───── TRECHO DO DOCUMENTO
Benjamin tinha sangue africano. Sob a maquiagem branca se escondia a pele escura de um talentoso artista que, por ironia, venceu no circo, arte criada e difundida na Europa.

No Brasil, a magia do picadeiro ganharia cor mestiça ao se transformar em celeiro de talentos que uniam teatro e circo. Era das arquibancadas de madeira que o povo aclamava seus astros e criava a identidade cênica em espetáculos que reuniam diversas formas de arte em um só palco.

Entra em cena o Circo Brasil que Benjamin encontrou...

Circo Brasil: Sob Nova Direção

Segue a caravana em carroças errantes pelas estradas precárias de um novo Brasil. Todos os caminhos conduziam Benjamin de Oliveira por várias cidades que despertavam para o sonho do circo que chegava trazendo alegria e partia deixando saudade. O moleque Beijo vivia cada palmo de chão de um país marcado por transformações.

Aos 18 anos, acompanhou a abolição da escravatura que lançou seus irmãos de cor às feras da realidade de um país desigual. Como num passe de mágica, toda uma população trazida à força da África experimentou o perigoso número do mergulho sem rede rumo à liberdade construída de ilusão. Saídos da senzala, foram se equilibrar nas encostas dos morros, vielas e periferias, à margem da riqueza que ajudaram a construir.

No ano seguinte, foi a vez de Benjamin ver a Monarquia sair de cena e deixar o picadeiro livre para o show republicano. Era o tempo dos Marechais. O primeiro, Deodoro. O segundo, Floriano.

Após uma de suas apresentações num circo armado no bairro de Cascadura, no Rio de Janeiro, Benjamin foi procurado por um senhor distinto, que não lhe poupou elogios e ainda lhe ofereceu cinco mil réis. Tratava-se nada menos que o então Presidente da República, Marechal Floriano Peixoto, amante da arte circense e que sabia reconhecer o talento de um artista capaz de hipnotizar o público com sua ginga, voz e gestos. O colorido mundo do picadeiro ganhava ainda mais cor na molecagem do negro Beijo...

A Teatralidade Circense de Benjamin

Artista completo, Benjamin de Oliveira revolucionou a linguagem circense no Brasil ao encenar nos picadeiros pantomimas - apresentações feitas apenas com gestos - farsas dramáticas, revistas e operetas, expressões artísticas que ganharam uma nova dimensão sob a lona, levando não apenas cócegas, mas emoções múltiplas à platéia.
──────────
* **OBJETIVO**
Pode extrair do texto sobre Benjamin de Oliveira e o circo o trecho que começa em "No ano seguinte, foi" e vai até "do negro Beijo...", copiando-o sem nenhuma alteração?
───── REGISTROS EXTRAÍDOS
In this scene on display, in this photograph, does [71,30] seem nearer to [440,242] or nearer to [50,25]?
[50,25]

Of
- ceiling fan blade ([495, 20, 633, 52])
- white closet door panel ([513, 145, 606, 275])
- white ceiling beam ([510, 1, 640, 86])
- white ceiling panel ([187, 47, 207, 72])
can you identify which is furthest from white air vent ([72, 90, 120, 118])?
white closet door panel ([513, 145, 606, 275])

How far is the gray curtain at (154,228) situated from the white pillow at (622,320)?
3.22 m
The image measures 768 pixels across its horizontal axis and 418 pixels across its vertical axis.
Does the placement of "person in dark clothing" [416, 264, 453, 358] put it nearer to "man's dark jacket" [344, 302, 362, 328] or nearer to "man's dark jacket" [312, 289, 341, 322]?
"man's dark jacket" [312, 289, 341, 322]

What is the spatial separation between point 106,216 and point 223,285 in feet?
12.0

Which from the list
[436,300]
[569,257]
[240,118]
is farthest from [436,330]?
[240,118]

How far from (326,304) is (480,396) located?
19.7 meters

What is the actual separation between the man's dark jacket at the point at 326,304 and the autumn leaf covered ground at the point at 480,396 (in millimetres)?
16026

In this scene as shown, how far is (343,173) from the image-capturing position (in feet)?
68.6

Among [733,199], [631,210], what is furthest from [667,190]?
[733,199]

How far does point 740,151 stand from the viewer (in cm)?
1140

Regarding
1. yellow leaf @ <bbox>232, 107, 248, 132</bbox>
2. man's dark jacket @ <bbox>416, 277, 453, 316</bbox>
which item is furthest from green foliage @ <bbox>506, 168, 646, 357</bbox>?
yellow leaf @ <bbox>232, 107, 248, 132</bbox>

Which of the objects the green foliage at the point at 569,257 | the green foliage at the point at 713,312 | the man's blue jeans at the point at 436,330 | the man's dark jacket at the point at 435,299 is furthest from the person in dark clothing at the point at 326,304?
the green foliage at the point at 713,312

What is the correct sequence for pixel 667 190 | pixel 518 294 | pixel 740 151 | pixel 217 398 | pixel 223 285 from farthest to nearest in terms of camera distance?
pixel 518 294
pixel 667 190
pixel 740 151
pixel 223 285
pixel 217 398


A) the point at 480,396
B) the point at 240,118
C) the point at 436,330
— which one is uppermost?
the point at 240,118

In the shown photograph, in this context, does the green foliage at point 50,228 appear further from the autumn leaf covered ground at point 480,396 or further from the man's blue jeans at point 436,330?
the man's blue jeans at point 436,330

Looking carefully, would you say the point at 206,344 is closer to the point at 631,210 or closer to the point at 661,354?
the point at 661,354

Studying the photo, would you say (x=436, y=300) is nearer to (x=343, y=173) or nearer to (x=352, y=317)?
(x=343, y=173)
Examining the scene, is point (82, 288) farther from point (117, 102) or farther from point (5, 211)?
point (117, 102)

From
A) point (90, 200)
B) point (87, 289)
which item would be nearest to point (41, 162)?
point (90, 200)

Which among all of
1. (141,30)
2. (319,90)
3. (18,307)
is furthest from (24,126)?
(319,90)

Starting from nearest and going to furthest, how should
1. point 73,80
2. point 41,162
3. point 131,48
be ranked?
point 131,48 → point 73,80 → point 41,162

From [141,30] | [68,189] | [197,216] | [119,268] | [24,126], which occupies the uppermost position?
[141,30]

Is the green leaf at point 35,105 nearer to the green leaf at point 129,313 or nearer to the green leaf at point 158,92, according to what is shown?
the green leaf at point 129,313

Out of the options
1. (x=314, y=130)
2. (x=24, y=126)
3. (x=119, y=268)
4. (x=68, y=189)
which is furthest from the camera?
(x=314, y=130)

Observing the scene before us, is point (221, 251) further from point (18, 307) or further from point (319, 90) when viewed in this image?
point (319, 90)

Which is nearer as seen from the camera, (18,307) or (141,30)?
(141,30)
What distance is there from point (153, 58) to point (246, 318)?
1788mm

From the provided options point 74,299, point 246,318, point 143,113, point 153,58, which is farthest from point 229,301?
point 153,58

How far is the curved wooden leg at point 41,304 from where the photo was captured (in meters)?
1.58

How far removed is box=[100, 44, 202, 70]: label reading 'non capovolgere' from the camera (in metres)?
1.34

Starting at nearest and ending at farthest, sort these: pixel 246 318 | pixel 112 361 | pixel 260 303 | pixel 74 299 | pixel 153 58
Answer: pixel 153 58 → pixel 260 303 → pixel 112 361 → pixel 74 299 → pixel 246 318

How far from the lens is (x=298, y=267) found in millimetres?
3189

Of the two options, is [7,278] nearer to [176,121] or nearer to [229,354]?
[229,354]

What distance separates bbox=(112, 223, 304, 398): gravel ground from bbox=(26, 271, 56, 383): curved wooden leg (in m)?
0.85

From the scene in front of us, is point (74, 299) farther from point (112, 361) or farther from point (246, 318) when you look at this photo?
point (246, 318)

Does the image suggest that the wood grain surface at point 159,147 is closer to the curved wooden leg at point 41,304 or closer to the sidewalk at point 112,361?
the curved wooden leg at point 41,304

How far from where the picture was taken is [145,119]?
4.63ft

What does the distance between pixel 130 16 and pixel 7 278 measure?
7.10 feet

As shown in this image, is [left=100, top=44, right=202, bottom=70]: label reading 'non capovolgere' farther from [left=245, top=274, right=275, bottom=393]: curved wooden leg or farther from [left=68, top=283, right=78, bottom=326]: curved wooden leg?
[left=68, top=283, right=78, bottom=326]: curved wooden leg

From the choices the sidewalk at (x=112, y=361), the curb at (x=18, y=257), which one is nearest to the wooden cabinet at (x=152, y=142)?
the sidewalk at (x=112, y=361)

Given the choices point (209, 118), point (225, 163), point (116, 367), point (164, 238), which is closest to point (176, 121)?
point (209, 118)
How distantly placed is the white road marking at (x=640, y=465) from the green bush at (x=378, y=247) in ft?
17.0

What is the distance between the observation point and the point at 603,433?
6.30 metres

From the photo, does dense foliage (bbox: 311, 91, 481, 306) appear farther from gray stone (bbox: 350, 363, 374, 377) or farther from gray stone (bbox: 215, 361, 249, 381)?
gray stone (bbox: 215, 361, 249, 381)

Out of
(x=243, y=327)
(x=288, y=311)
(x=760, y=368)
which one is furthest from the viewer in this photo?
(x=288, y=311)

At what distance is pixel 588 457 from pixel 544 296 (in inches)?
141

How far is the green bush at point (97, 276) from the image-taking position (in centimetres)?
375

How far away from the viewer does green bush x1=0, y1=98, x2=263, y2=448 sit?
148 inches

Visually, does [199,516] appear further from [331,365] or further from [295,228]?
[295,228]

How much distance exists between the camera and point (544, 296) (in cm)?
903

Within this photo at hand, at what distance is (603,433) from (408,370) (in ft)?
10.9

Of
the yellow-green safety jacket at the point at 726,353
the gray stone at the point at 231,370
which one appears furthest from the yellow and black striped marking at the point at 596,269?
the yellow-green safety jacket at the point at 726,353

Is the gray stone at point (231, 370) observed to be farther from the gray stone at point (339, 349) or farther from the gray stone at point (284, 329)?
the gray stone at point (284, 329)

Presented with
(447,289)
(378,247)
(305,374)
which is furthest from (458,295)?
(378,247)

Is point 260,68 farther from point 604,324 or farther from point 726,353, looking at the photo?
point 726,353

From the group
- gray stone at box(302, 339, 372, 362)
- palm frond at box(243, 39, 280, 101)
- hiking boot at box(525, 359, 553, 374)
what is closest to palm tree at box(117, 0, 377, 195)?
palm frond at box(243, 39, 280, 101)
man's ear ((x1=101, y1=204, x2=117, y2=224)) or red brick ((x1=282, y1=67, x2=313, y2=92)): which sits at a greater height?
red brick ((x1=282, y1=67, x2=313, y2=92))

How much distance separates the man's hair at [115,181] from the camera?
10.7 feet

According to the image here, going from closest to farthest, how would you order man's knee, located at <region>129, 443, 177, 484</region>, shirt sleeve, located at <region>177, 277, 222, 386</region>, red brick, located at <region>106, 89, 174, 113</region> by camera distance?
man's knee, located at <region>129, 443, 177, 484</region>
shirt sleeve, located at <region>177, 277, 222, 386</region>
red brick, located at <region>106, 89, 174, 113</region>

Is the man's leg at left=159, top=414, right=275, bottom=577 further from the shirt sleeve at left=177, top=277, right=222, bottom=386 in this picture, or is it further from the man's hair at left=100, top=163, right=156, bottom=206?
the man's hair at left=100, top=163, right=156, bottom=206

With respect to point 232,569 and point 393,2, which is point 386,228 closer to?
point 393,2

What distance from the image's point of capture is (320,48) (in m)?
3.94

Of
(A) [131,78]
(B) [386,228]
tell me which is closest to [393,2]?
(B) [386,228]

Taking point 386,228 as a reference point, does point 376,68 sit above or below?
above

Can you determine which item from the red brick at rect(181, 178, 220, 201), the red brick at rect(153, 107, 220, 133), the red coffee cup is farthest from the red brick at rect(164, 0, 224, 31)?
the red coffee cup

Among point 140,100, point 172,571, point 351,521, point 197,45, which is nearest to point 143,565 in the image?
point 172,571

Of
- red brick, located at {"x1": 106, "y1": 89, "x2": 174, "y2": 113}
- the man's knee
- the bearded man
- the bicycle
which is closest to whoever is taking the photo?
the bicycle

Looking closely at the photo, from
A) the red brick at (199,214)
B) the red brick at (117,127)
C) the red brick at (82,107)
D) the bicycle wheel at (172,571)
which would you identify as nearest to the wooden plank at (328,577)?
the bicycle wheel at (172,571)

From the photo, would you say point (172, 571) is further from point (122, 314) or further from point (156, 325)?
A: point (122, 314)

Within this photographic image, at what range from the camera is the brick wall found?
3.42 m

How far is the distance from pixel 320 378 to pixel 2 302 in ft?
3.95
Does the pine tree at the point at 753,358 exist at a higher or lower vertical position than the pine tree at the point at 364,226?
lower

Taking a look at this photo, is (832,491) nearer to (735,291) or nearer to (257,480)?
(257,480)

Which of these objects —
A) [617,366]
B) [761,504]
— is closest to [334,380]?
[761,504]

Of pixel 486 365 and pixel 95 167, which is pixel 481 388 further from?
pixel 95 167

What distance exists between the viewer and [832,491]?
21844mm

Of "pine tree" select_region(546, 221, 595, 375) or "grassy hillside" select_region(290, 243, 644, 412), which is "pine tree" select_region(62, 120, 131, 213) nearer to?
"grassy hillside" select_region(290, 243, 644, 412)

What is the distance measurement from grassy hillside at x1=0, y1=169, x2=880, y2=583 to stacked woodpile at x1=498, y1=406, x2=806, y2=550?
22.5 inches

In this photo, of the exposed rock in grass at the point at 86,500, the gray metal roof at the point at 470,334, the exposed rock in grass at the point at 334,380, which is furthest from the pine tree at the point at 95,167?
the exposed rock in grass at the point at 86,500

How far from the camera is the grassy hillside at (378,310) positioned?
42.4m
──────────
* **SOLUÇÃO**
No ano seguinte, foi a vez de Benjamin ver a Monarquia sair de cena e deixar o picadeiro livre para o show republicano. Era o tempo dos Marechais. O primeiro, Deodoro. O segundo, Floriano.

Após uma de suas apresentações num circo armado no bairro de Cascadura, no Rio de Janeiro, Benjamin foi procurado por um senhor distinto, que não lhe poupou elogios e ainda lhe ofereceu cinco mil réis. Tratava-se nada menos que o então Presidente da República, Marechal Floriano Peixoto, amante da arte circense e que sabia reconhecer o talento de um artista capaz de hipnotizar o público com sua ginga, voz e gestos. O colorido mundo do picadeiro ganhava ainda mais cor na molecagem do negro Beijo...